Şu anda ABD sağ güçleri konsolide ederek toparlamış görünüyor. Fakat bu halkı arkalarına aldıkları anlamına gelmiyor. Bu sokaktan anlaşılabiliyor. Daha önceki kalkışmalarla karşılaştırılamayacak ölçüde zayıf durumdalar. Sokağı hareketlendiremiyorlar.
ABD, Kanada, İngiltere ve AB blok olarak Maduro rejimini her ne pahasına olursa olsun yıkmaya odaklanmış durumda. Fakat bu işin görünen kısmı. Bolivarcı yönetim Latin Amerika’daki devrimci alternatifin kalesi durumunda. Eğer onu yenmeyi başarırlarsa daha güçlü biçimde Küba, Meksika, Nikaragua ve Bolivya’daki milli ve halkçı yönetimlerin üzerine gidecekler.
5- Türkiye'nin ve Türk milletinin Venezuela'ya yönelik tavrını nasıl değerlendiriyorsunuz? Ayrıca bazı neoliberal gazetecilerin Amerikancı tavrını nereye koymak gerek?
Türkiye halkı yarım asır Küba’yı desteklediği gibi yıllardır daima Venezuela ve Bolivarcıların yanında oldu. Bu açıdan değişen bir şey yok. Fakat Türk hükümetinin Venezuela’ya desteği yeni bir durum. 1950 sonrası Türk devleti bu tarz karşılaşmalarda emperyalizme doğrudan tavır almıyordu. İlk kez bir cepheleşmede bu kadar açık yerini belirledi. Trump’un güvenlik politikalarını belirleyen John Bolton 30 Ocakta gerçekleştirdiği basın açıklaması sırasında Türkiye’yi Küba, Rusya, Çin ve Meksika ile “Kızıl Ülkeler” olarak renklendirilmiş bir haritada sergiledi. Bu harita Türkiye’nin dünya jeostratejisi içindeki yerini göstermektedir. Bu durum Türkiye’nin Atlantik İttifakından koptuğunun resmidir.

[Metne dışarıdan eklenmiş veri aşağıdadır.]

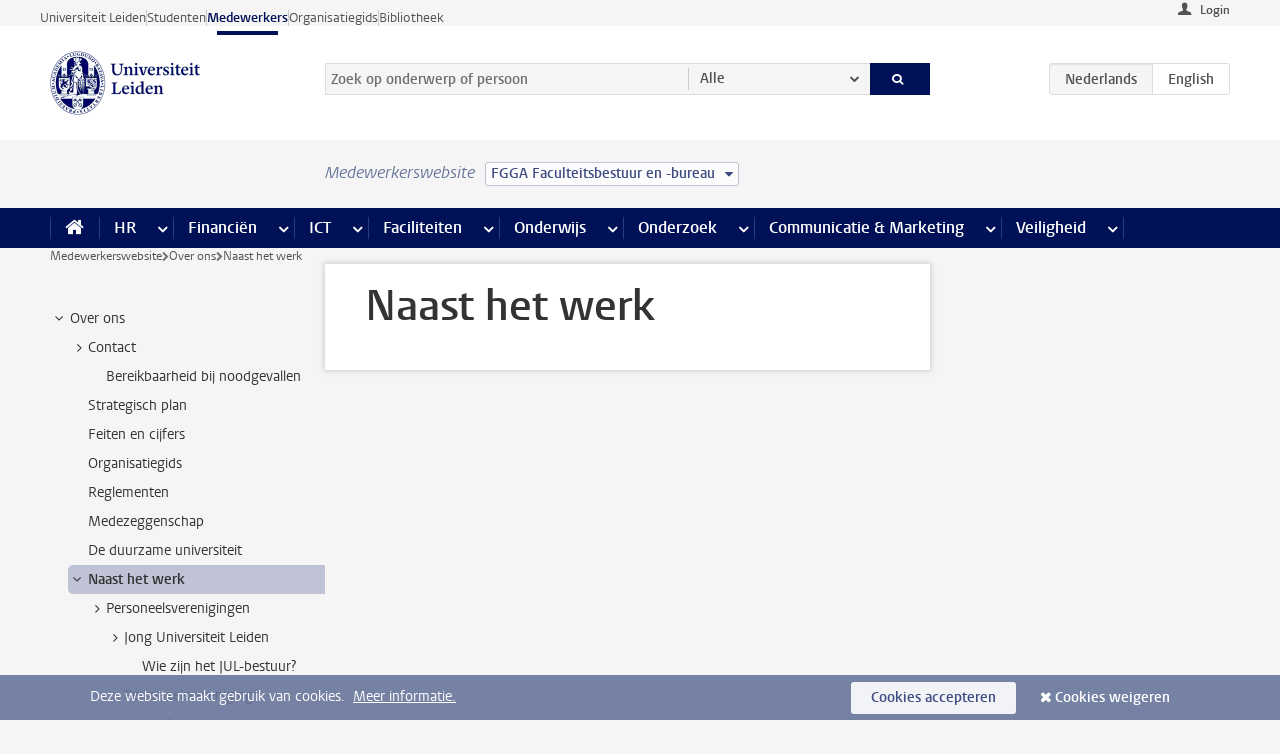

--- FILE ---
content_type: text/javascript;charset=UTF-8
request_url: https://www.medewerkers.universiteitleiden.nl/design-1.0/scripts/ul2common/ajax-class.js?v=1.217.00
body_size: 285
content:
!function(o){var a=o("[data-ajax-class]");a.length&&a.each(function(){var t=o(this),a=t.data("ajax-class");if("object"==typeof a)for(var n in a){var e=a[n];e+=(-1<e.indexOf("?")?"&":"?")+Date.now(),o.get(e,function(n){return function(a){a&&t.addClass(n)}}(n),"json")}})}(jQuery);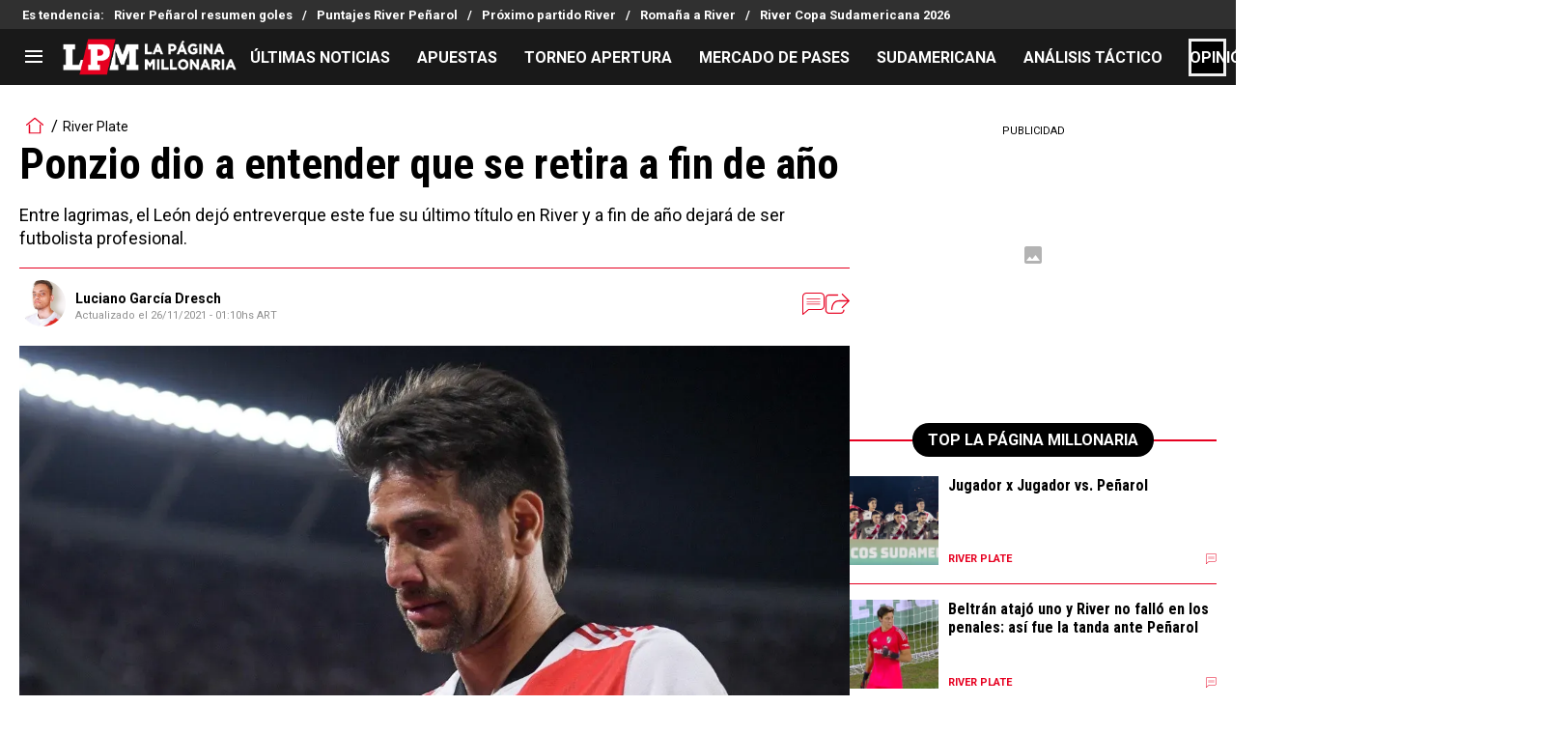

--- FILE ---
content_type: application/javascript; charset=utf-8
request_url: https://fundingchoicesmessages.google.com/f/AGSKWxUlhZzpZuRNBEZSIpIhxoSgppAOhFdYDHcuGgr53Z68UJlBxjF96s5YkByQXrJOlWEEQT2L8D61u2QSkJxBhv7PPsg5WceoOtxKPAX64tWA16OHQwHRRr1ok50n1ii54jhy04lQkyTtR705QLkNWXLZA-B6QSWFt9TCVJoMIAagEoLqhYDcIk65N8IX/_.ad-cloud./seo-ads._adtxt./adright./ads/imbox-
body_size: -1291
content:
window['1182d062-7365-4b73-bd26-6d953964cd62'] = true;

Türk hükümeti Venezuela konusunda hiç olmadığı kadar tutarlıdır. Öncelikle ABD’nin emperyalist müdahalesini reddederek Venezuela ulusunun egemenlik hakkını savunmaktadır. İkincisi bu ülkeye insani yardım göndererek halkına yardımcı olmaktadır. Üçüncüsü AB’nin Juan Guaido’ya verdiği desteğin bir iç savaşa yol açabileceği uyarısını yaparak barıştan yana tavır almaktadır. Bununla beraber Türk hükümeti ülkedeki sorunları da reddetmiyor.
Sonuç olarak bu dayanışmasıyla Türkiye insanlık tarihinin onurlu sayfalarında adını altın harflerle yazdırıyor. Türk bağımsızlığı geçmişte Müslüman dünyaya cesaret vermişti. Şimdi Latin Amerikalılara güç veriyor. Milletimizle ne kadar gurur duysak azdır.